> **RECORDS FOR THIS TASK**

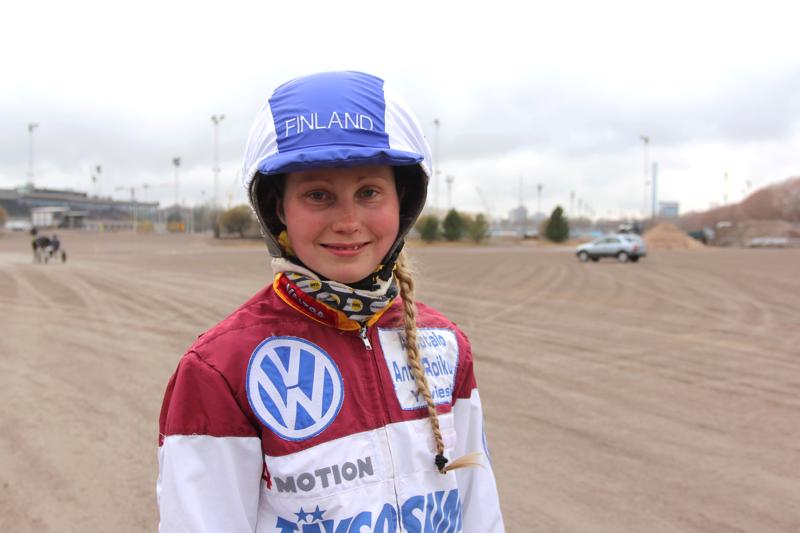 Janita Antti-Roikon ratsastaa Suomen väreissä Norjassa.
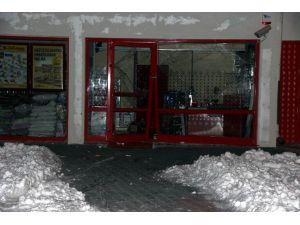 Arabayla Kapısını Kırdıkları Marketi Soydular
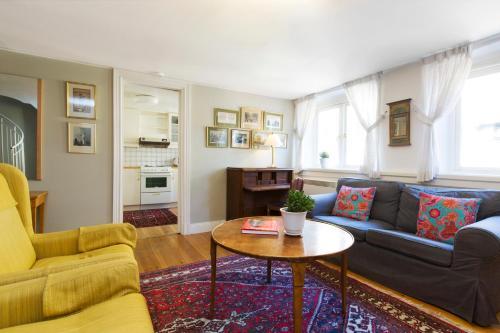 Lady Hamilton Apartments photo 16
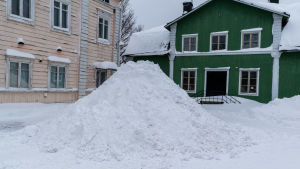 Snöhög på gatan.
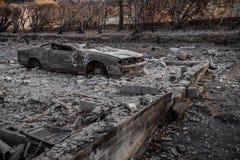 Coche destruido en fuego Foto de archivo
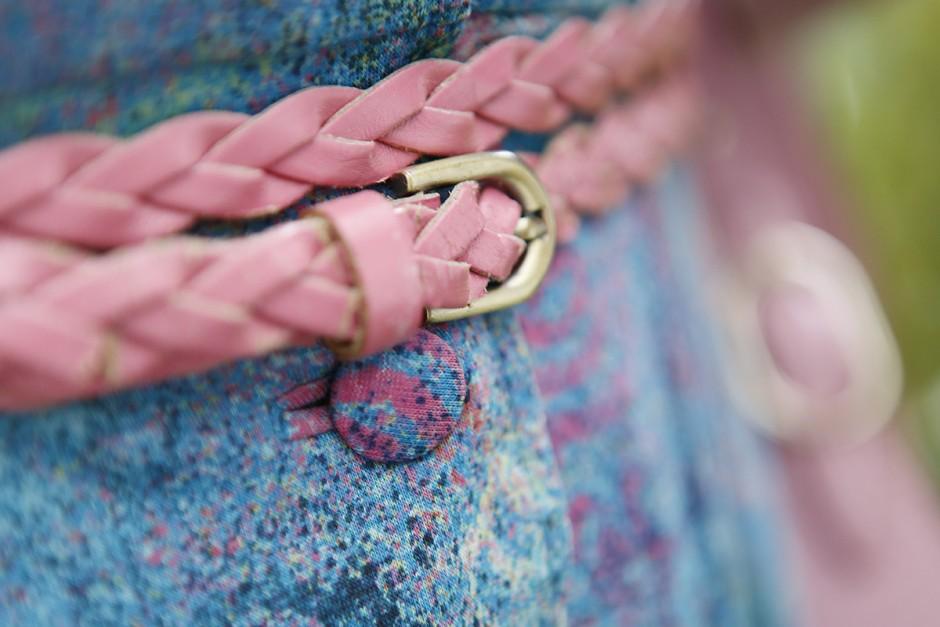 rosa bälte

> **ACTION ITEM**
Without altering a word, return all of the records above and leave out their pictures.

> **WRITTEN RESPONSE**
 Janita Antti-Roikon ratsastaa Suomen väreissä Norjassa.
 Arabayla Kapısını Kırdıkları Marketi Soydular
 Lady Hamilton Apartments photo 16
 Snöhög på gatan.
 Coche destruido en fuego Foto de archivo
 rosa bälte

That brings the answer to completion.